Textauszug:
========================================================================

„DIE MODELLE, DIE WIR VERTEIDIGEN, HABEN SICH ERSCHÖPFT“
Die Linke muss die Art und Weise ihrer Machtausübung ändern, beschwört die Abgeordnete Luiza Erundina
CartaCapital: Der Interimspräsident des Abgeordnetenhauses, Waldir Maranhão, annullierte die Abstimmung des Amtsenthebungsverfahrens zunächst, machte dann allerdings einen Rückzieher. Glauben Sie, dass das von Cunha angeleitete Verfahren in Wirklichkeit auf Besessenheit basiert?
Luiza Erundina: Seitdem er den Vorsitz des Abgeordnetenhauses angetreten hat, nutzte Cunha seine Vormachtstellung zum eigenen Vorteil. Das schließt die Behinderung des gegen ihn im Ethikrat laufenden Prozesses ein. Das gleiche Verhalten legte er während des Amtsenthebungsverfahrens gegen Dilma Rousseff und auch während anderer Abstimmungen im Abgeordnetenhaus an den Tag. Als er die Gesetzesinitiative zur Reduzierung der Strafmündigkeit auf die Agenda setzte, ließ er zwei Abstimmungen an unterschiedlichen Tagen durchführen, bis das gewünschte Ergebnis erzielt wurde. Das Amtsenthebungsverfahren war gekennzeichnet durch seine Versuche, die Geschäftsordnung und geltenden Bestimmungen bei einer solch schwerwiegenden Angelegenheit zu umgehen. Mittels einer von ihm verursachten Debatte zwischen den zwei politischen Lagern im Abgeordnetenhaus mit anschließender geheimer Abstimmung versuchte er, Einfluss auf die Amtsenthebungskommission zu nehmen. Dies wurde letztlich durch den Obersten Gerichtshof (STF) unterbunden. Daraufhin zögerte er die Errichtung der ständigen Kommissionen hinaus und brachte sie in Bezug auf das Amtsenthebungsverfahren auf seine Linie. Er handelte immer sehr paternalistisch, so, wie es ihm eben beliebte.
Wie konnte Cunha so viel Macht im Parlament erlangen?
Er ließ sich mit bedeutender Mehrheit zum Präsidenten des Abgeordnetenhauses wählen und wird massiv von den evangelikalen Abgeordneten unterstützt. Bereits vor der Amtsübernahme führte und beeinflusste er Abstimmungen im Interesse dieser Gruppierung, dem zahlenmäßig größten der im Haus vertretenen politischen Lager. Tatsächlich übt er enormen Einfluss auf die Mehrheit der Konservativen aus, der sogenannten BBB-Fraktion, also bíblia, boi e bala (Bibel, Bullen und Blei, Anm.d.Red.).

========================================================================

Aufgabenstellung: Entscheiden Sie für jede der folgenden Aussagen, ob sie mit dem Interview mit Luiza Erundina übereinstimmt, und belegen Sie Ihr Ja oder Nein jeweils mit den entscheidenden Worten aus dem Interview. (a) Bei der Gesetzesinitiative zur Reduzierung der Strafmündigkeit ließ Cunha nur eine einzige Abstimmung durchführen. (b) Der Oberste Gerichtshof unterband Cunhas Versuch, Einfluss auf die Amtsenthebungskommission zu nehmen. (c) Cunha wird massiv von den evangelikalen Abgeordneten unterstützt.

========================================================================

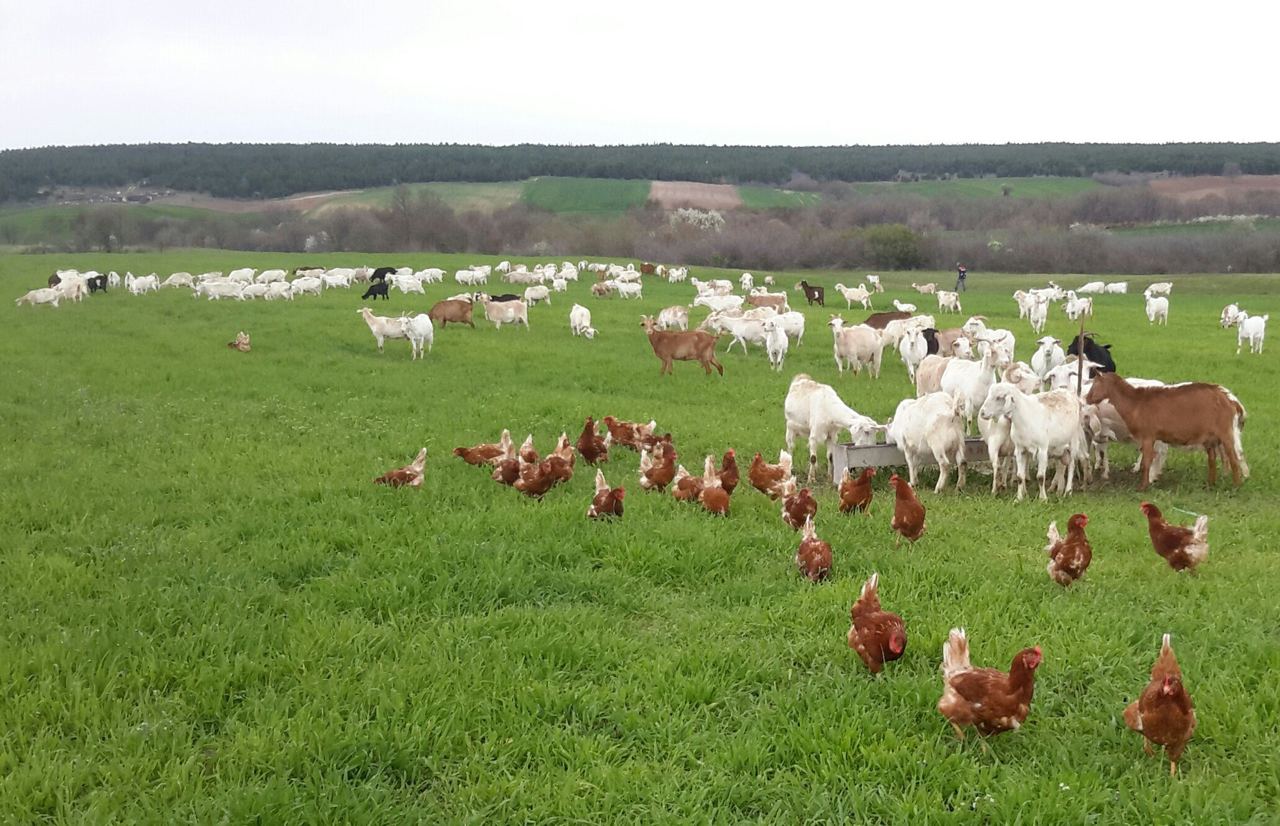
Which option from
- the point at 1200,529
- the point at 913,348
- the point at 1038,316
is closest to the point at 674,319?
the point at 913,348

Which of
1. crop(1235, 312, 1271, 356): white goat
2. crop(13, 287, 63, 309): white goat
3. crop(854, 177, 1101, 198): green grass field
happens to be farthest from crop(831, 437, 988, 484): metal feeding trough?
crop(854, 177, 1101, 198): green grass field

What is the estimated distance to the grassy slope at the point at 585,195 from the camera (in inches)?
3538

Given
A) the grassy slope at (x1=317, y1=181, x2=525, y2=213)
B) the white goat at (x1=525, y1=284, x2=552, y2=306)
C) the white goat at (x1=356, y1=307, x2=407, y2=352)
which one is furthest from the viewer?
the grassy slope at (x1=317, y1=181, x2=525, y2=213)

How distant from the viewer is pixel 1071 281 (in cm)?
4641

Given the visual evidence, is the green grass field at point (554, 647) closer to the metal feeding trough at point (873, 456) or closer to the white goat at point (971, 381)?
the metal feeding trough at point (873, 456)

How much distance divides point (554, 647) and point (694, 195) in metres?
90.0

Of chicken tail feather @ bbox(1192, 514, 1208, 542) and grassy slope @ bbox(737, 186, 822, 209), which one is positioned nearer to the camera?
chicken tail feather @ bbox(1192, 514, 1208, 542)

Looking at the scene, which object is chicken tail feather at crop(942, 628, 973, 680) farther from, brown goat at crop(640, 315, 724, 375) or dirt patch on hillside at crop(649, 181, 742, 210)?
dirt patch on hillside at crop(649, 181, 742, 210)

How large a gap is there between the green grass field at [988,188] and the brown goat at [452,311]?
263ft

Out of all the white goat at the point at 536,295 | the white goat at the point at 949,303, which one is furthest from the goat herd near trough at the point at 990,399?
the white goat at the point at 949,303

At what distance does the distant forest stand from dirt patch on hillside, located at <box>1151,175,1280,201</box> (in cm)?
1093

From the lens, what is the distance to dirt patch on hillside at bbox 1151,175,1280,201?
79688 mm

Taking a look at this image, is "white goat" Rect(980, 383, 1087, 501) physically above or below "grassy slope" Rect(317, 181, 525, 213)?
below

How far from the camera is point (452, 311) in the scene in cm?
2522
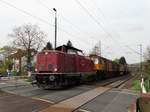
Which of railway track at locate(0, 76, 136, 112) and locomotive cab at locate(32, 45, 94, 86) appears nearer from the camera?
railway track at locate(0, 76, 136, 112)

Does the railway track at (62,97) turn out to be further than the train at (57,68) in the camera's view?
No

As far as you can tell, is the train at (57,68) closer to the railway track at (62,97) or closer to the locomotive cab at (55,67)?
the locomotive cab at (55,67)

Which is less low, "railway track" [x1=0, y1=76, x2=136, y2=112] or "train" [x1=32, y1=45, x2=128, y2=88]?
"train" [x1=32, y1=45, x2=128, y2=88]

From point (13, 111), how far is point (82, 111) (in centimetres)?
302

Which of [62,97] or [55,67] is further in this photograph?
[55,67]

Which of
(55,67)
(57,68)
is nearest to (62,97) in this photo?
(57,68)

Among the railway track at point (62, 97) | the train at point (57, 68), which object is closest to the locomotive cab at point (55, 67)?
the train at point (57, 68)

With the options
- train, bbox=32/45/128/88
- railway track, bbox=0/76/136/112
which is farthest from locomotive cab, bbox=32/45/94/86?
railway track, bbox=0/76/136/112

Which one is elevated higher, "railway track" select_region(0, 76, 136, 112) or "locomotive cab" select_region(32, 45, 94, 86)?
"locomotive cab" select_region(32, 45, 94, 86)

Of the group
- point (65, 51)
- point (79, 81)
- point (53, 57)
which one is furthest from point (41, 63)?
point (79, 81)

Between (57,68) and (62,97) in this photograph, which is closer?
(62,97)

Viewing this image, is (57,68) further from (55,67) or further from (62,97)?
(62,97)

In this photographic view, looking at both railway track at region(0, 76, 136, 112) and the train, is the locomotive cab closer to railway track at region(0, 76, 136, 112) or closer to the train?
the train

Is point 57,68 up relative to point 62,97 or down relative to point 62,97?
up
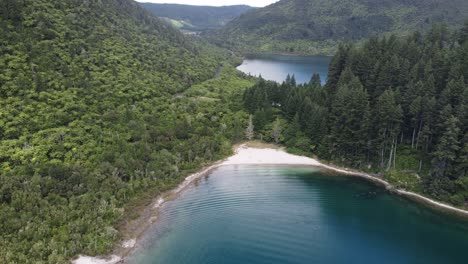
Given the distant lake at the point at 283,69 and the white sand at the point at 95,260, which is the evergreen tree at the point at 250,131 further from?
the distant lake at the point at 283,69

========================================================================

Musterlösung:
(a) Nein: „ließ er zwei Abstimmungen an unterschiedlichen Tagen durchführen, bis das gewünschte Ergebnis erzielt wurde“
(b) Ja: „Dies wurde letztlich durch den Obersten Gerichtshof (STF) unterbunden.“
(c) Ja: „wird massiv von den evangelikalen Abgeordneten unterstützt“